WORK TO BE COMPLETED >> In the entries that follow, the first line to write out is the one containing "Imelda O'Grady with", and the last is the one containing "Pantalones cortos Marca". Reproduce that stretch exactly, with nothing before or after it.

MATERIAL FOR THIS TASK >>
# # # # #
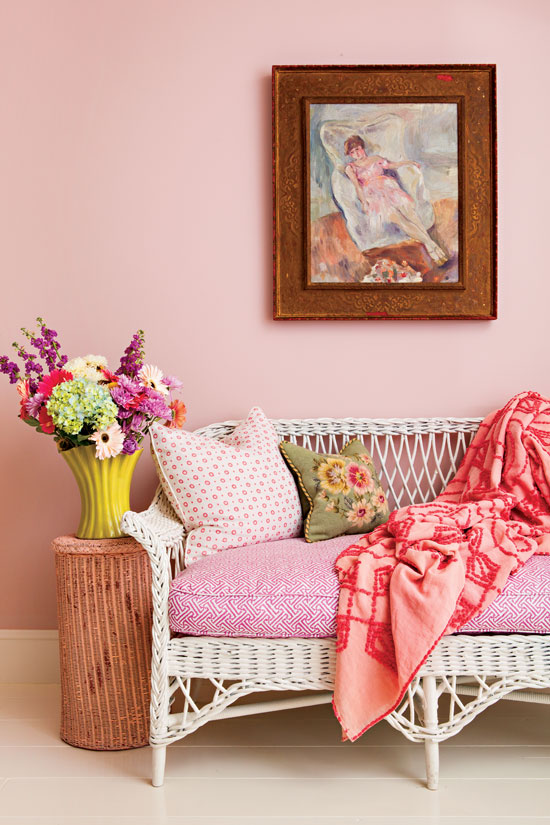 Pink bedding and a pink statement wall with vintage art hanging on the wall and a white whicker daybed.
# # # # #
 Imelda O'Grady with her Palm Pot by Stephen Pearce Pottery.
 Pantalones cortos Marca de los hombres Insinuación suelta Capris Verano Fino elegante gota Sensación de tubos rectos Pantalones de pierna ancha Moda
# # # # #
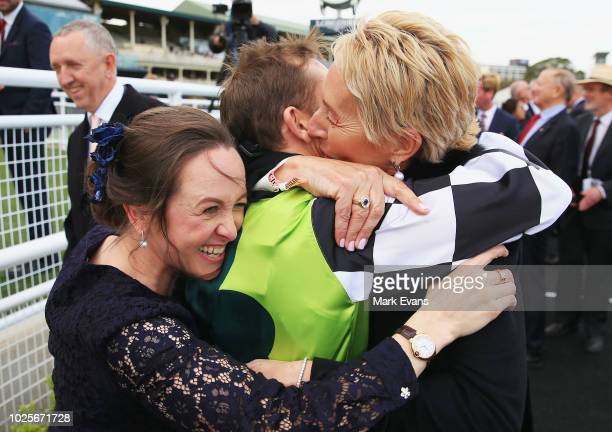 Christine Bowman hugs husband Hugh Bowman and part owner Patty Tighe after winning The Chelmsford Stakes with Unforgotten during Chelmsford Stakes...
# # # # #
ANSWER BOX >>
 Imelda O'Grady with her Palm Pot by Stephen Pearce Pottery.
 Pantalones cortos Marca de los hombres Insinuación suelta Capris Verano Fino elegante gota Sensación de tubos rectos Pantalones de pierna ancha Moda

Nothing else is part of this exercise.